* Written instruction a
List every person mentioned by name in the G7 news excerpt below.

* Selected text
-------------------------
President Barack Obama attend session 1 working lunch meeting at the
Shima Kanko Hotel in Shima, Mie Prefecture, Japan May 26, 2016.
Ministry of Foreign Affairs of Japan/Handout via Reuters
Lehman had been Wall Street's fourth-largest investment bank when it
filed for Chapter 11 protection on Sept. 15, 2008, making its
bankruptcy by far the biggest in U.S. history. Its failure triggered
the global financial crisis.
Abe hopes, some political insiders say, to use a G7 statement on the
global economy as cover for a domestic fiscal package including the
possible delay of a rise in the nation's sales tax to 10 percent
from 8 percent planned for next April.
Obama ripped into Republican presidential candidate Donald Trump,
saying the billionaire had rattled other G7 leaders and that his
statements were aimed at getting headlines, not what was needed to
keep America safe and the world on an even keel.
Trump has been accused of racism, misogyny and bigotry for saying he
would build a giant wall to keep out illegal Mexican immigrants,
would temporarily ban Muslims from the United States and after he
made a series of comments considered demeaning to women.
-------------------------
* Written instruction b
How many lines of the listing below contain the string "JSON", with case counting? Give only the number.
-------------------------
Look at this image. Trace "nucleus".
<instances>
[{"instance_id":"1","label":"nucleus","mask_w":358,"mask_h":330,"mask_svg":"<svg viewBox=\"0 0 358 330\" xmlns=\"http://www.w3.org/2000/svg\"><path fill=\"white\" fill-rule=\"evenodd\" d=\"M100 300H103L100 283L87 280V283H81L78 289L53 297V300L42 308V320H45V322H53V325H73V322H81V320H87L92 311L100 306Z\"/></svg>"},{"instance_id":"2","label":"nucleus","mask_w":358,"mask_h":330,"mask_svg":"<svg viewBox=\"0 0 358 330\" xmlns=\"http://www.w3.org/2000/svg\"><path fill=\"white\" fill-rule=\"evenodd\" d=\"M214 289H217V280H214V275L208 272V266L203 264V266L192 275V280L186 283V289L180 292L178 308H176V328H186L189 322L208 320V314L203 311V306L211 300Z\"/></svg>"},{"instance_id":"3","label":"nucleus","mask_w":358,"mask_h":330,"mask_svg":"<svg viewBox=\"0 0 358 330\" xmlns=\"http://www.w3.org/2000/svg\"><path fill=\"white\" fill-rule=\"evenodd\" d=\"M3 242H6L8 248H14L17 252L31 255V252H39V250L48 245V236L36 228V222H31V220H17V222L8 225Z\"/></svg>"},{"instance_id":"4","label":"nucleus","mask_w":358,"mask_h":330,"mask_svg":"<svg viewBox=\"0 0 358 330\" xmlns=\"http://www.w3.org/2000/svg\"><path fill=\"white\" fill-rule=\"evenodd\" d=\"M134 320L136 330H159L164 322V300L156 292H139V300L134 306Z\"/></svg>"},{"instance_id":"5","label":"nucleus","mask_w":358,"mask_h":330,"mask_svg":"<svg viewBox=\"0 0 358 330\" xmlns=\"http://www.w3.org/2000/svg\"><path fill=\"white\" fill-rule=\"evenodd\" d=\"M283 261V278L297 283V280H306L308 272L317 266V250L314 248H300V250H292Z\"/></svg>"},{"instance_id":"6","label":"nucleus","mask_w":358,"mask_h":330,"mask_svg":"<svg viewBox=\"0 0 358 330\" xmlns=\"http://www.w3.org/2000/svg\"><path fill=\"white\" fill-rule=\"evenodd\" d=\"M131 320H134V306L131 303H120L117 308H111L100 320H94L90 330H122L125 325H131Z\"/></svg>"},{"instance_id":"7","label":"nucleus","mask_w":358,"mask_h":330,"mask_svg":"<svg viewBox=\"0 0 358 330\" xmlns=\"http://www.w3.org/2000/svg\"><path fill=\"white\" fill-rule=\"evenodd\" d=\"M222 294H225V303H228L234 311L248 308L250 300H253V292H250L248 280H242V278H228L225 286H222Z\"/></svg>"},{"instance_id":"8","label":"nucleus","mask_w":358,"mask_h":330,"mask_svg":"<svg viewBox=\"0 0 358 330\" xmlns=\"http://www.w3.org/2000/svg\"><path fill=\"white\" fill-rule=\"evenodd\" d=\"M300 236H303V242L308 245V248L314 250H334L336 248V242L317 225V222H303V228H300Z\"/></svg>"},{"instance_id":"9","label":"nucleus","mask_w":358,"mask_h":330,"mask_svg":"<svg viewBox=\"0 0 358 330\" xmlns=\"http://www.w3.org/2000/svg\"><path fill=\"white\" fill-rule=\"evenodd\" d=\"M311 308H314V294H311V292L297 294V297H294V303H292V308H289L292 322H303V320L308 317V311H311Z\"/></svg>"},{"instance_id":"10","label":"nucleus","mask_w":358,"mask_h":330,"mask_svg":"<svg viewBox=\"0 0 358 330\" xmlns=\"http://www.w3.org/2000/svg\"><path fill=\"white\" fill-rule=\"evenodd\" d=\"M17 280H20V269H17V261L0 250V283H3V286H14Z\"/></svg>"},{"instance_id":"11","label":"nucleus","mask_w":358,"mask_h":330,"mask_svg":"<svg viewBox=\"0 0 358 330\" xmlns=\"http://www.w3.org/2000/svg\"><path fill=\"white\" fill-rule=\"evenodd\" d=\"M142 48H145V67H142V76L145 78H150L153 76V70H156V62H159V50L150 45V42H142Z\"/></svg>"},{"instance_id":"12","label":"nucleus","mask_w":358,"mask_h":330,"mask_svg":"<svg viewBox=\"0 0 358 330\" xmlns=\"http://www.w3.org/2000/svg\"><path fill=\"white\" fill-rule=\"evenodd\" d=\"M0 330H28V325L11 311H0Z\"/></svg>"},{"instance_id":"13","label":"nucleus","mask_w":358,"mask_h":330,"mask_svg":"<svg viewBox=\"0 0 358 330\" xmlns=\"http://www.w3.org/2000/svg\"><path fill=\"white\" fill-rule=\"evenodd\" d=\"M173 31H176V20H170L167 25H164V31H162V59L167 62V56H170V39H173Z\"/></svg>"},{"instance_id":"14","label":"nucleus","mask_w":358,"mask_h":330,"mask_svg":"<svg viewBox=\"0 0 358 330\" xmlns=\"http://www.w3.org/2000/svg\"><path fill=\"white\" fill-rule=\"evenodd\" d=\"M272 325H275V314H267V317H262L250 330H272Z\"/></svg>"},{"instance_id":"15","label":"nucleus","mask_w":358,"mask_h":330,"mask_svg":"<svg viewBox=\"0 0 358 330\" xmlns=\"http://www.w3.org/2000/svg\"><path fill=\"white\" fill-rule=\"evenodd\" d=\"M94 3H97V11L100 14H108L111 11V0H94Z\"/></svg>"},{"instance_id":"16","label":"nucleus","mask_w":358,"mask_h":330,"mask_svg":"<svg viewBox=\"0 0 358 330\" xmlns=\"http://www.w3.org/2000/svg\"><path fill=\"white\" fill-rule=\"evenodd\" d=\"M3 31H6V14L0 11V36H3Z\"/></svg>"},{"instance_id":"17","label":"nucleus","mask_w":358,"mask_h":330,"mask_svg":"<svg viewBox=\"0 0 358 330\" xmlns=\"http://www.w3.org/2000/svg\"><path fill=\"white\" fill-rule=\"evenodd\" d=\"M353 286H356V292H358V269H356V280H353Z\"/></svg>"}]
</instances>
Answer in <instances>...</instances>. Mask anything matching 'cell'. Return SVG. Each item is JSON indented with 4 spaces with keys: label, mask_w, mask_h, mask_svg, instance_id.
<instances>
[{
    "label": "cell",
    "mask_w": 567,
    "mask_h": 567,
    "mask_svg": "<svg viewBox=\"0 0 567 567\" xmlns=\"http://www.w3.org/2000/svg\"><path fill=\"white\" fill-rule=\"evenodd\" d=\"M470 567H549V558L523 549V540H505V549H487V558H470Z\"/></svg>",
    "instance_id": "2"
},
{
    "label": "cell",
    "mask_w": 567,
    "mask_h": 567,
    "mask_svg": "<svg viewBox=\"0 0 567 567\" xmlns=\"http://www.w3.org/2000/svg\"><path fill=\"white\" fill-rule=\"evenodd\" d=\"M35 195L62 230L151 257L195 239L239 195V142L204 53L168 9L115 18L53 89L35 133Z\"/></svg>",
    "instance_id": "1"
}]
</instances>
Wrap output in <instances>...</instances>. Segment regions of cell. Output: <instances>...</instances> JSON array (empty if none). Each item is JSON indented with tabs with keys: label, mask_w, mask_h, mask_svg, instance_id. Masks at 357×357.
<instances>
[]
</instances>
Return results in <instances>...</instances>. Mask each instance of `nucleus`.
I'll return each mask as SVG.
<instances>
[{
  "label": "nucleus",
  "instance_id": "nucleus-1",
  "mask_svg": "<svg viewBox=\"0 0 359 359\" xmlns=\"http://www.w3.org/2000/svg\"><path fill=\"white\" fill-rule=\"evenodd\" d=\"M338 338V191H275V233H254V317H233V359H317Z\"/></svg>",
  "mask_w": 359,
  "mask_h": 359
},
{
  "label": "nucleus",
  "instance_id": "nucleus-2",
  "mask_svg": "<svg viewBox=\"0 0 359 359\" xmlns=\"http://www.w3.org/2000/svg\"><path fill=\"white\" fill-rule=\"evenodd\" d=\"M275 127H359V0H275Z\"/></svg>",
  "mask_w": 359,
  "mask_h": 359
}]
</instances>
-------------------------
* Finished answer a
Barack Obama, Abe, Donald Trump

* Finished answer b
2